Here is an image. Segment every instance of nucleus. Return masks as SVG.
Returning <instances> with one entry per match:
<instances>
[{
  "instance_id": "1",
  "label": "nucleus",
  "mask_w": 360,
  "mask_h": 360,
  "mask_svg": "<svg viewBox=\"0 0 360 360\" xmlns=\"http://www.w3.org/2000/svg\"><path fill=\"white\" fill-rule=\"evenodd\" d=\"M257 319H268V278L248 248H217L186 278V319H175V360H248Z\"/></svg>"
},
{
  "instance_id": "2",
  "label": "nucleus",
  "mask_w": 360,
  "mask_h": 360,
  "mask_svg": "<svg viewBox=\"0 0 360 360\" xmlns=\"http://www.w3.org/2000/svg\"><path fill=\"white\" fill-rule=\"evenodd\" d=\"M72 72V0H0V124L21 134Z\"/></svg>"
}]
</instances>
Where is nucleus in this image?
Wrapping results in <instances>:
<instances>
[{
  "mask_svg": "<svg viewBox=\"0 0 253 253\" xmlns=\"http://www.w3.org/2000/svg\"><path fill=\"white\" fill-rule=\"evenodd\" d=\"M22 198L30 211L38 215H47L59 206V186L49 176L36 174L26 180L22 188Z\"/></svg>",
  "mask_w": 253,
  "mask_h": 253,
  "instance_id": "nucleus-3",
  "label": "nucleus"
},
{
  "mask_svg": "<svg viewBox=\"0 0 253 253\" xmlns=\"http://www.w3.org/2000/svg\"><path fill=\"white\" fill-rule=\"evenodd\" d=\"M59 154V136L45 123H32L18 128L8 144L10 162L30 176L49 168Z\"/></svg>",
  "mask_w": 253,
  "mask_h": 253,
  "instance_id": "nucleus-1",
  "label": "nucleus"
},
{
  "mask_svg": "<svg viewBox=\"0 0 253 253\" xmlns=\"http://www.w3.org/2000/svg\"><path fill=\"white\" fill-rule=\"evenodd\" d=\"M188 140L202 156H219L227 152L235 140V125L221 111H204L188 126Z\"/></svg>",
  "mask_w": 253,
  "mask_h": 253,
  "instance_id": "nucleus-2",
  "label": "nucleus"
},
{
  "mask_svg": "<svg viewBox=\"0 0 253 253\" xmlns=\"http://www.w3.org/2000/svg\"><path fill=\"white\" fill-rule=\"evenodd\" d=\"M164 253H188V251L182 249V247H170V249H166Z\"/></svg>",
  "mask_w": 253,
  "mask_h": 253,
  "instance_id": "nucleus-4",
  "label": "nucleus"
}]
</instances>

(Requirements) Write out all of the lines above again, keeping every character the same.

(Expected answer)
Here is an image. Segment every instance of nucleus. Return masks as SVG.
Returning <instances> with one entry per match:
<instances>
[{
  "instance_id": "1",
  "label": "nucleus",
  "mask_w": 360,
  "mask_h": 360,
  "mask_svg": "<svg viewBox=\"0 0 360 360\" xmlns=\"http://www.w3.org/2000/svg\"><path fill=\"white\" fill-rule=\"evenodd\" d=\"M257 319H268V278L248 248H217L186 278V319H175V360H248Z\"/></svg>"
},
{
  "instance_id": "2",
  "label": "nucleus",
  "mask_w": 360,
  "mask_h": 360,
  "mask_svg": "<svg viewBox=\"0 0 360 360\" xmlns=\"http://www.w3.org/2000/svg\"><path fill=\"white\" fill-rule=\"evenodd\" d=\"M72 72V0H0V124L21 134Z\"/></svg>"
}]
</instances>
Where is nucleus in this image?
Wrapping results in <instances>:
<instances>
[{
  "mask_svg": "<svg viewBox=\"0 0 253 253\" xmlns=\"http://www.w3.org/2000/svg\"><path fill=\"white\" fill-rule=\"evenodd\" d=\"M22 198L30 211L38 215H47L59 206V186L49 176L36 174L26 180L22 188Z\"/></svg>",
  "mask_w": 253,
  "mask_h": 253,
  "instance_id": "nucleus-3",
  "label": "nucleus"
},
{
  "mask_svg": "<svg viewBox=\"0 0 253 253\" xmlns=\"http://www.w3.org/2000/svg\"><path fill=\"white\" fill-rule=\"evenodd\" d=\"M59 154V136L45 123H32L18 128L8 144L10 162L30 176L49 168Z\"/></svg>",
  "mask_w": 253,
  "mask_h": 253,
  "instance_id": "nucleus-1",
  "label": "nucleus"
},
{
  "mask_svg": "<svg viewBox=\"0 0 253 253\" xmlns=\"http://www.w3.org/2000/svg\"><path fill=\"white\" fill-rule=\"evenodd\" d=\"M188 140L202 156H219L227 152L235 140V125L221 111H204L188 126Z\"/></svg>",
  "mask_w": 253,
  "mask_h": 253,
  "instance_id": "nucleus-2",
  "label": "nucleus"
},
{
  "mask_svg": "<svg viewBox=\"0 0 253 253\" xmlns=\"http://www.w3.org/2000/svg\"><path fill=\"white\" fill-rule=\"evenodd\" d=\"M164 253H188V251L182 249V247H170V249H166Z\"/></svg>",
  "mask_w": 253,
  "mask_h": 253,
  "instance_id": "nucleus-4",
  "label": "nucleus"
}]
</instances>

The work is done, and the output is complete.